I can’t answer a question I already know the answer to. I repeat these questions daily and the
silence that follows is my denial.
Repeating the answers would make it tangible and real. It would paint me as weak and unbalanced. It would condemn me and ridicule me as a
person of less determination than others surrounding me.
Others I have pointed fingers at and criticized for the same
reasons.
Fucking hypocrite.
I turn to face him and smile, hoping to relieve the tension
invading the room. It adds weight to my
sorrow, sinking it to the bottom of my roiling stomach.
He stalks into the bedroom and slams the door.
The feeling of hopelessness burns up into my throat, making
me wish I had something to drink, preferably of the alcoholic type. I know many who turn to this type of
medication. It isn’t much different then
popping a couple of Xanax. It’s society
bullshit if you ask me. A drug is a drug
is a drug whether you snort, drink or smoke it.
Alcohol, among others, just happens to be legal. It’s okay to stand in a crowded room of
people slobbering and falling all over each other, the music blaring right
along with their loud ramblings. It’s
great if you are one of them. Everything
is just peachy king if you are. The
struggles hung around your neck become weightless and your mind is dulled from
the constant discussion of crap.
Instead, you talk about things that don’t really make a difference and
dreams you know probably won’t come true.
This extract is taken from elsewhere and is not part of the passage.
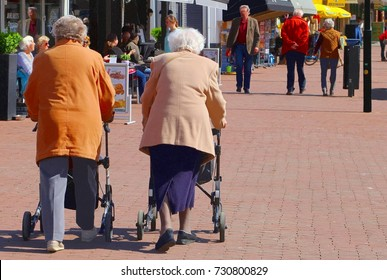 SOEST, NETHERLANDS - May 21, 2016. Two elderly women are walking together with rollators and shopper bags at a pedestrian path in Dutch shopping street with stores and shops. Aging population.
The buzz helps you believe. It
whispers pure little lies into your ear and your fizzled brain opens up like an
innocent flower to the sting of a bee.
I stop my pity parade and notice the drops I’ve allowed to
mar the floors. Quickly, I sponge them
clean and sigh with regret. Glancing at
the newly painted wall, I smile. I smile
because I love the look. I love the
entire change. I envy the ease with
which I can change certain things and not others. If only a stroke of a brush was all it
took. The body was easy to cover. Large amounts of color could be used and
applied effortlessly. You could dissuade
yourself into believing it was easy.
Until you come to the edge where the wall meets the ceiling. Your arm stretches painfully to reach it
because you are too stubborn to ask for the help of the ladder only a few feet
away. After a couple of attempts, you
realize help is not a bad thing.
Climbing up is not hard. The
edges are a pain in the ass but persistence wins out and you patiently complete
the task. You’ve already started so you
have no choice but to finish. I compare
the experience to my life. It’s amazing
how similar a drastic change would be.
Some of it would be achieved with minimal effort while the other may be
more of a struggle to acclimate to and conquer.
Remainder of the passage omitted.